Short task A —
List the words the post below on signed overflow uses to describe how the optimizations might look to a reader.
Short task B —
Summarize the post below on signed overflow in two sentences.

Excerpted text —
I don’t know about studies and statistics, but yes, there are definitely optimizations taking this into account that compilers actually do. And yes, they are very important (tldr loop vectorization for example).

Besides the compiler optimizations, there is another aspect to be taken into account. With UB you get C/C++ signed integers to behave arithmetically as you would expect mathematically. For instance x + 10 > x holds true now (for valid code of course), but would not on a wrap-around behavior.

I’ve found an excellent article How undefined signed overflow enables optimizations in GCC from Krister Walfridsson’s blog listing some optimizations that take signed overflow UB into account. The following examples are from it. I am adding c++ and assembly examples to them.

If the optimizations look too simple, uninteresting or unimpactful, remember that these optimization are just steps in a much much larger chain of optimizations. And the butterfly effect does happen as a seemingly unimportant optimization at an earlier step can trigger a much more impactful optimization at a later step.

Information supplied —

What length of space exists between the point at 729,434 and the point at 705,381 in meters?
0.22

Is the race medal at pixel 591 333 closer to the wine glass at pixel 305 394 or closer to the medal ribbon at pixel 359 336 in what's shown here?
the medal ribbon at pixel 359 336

Exercise result A —
too simple
uninteresting
unimpactful

Exercise result B —
Compilers perform important optimizations that rely on signed integer overflow being undefined behavior, such as loop vectorization, and this undefined behavior also lets signed integers behave as expected mathematically, so that x + 10 > x holds for valid code. The writer takes examples from a blog article on how undefined signed overflow enables optimizations in GCC, adds C++ and assembly versions, and notes that a seemingly unimportant optimization can trigger a much more impactful one at a later step.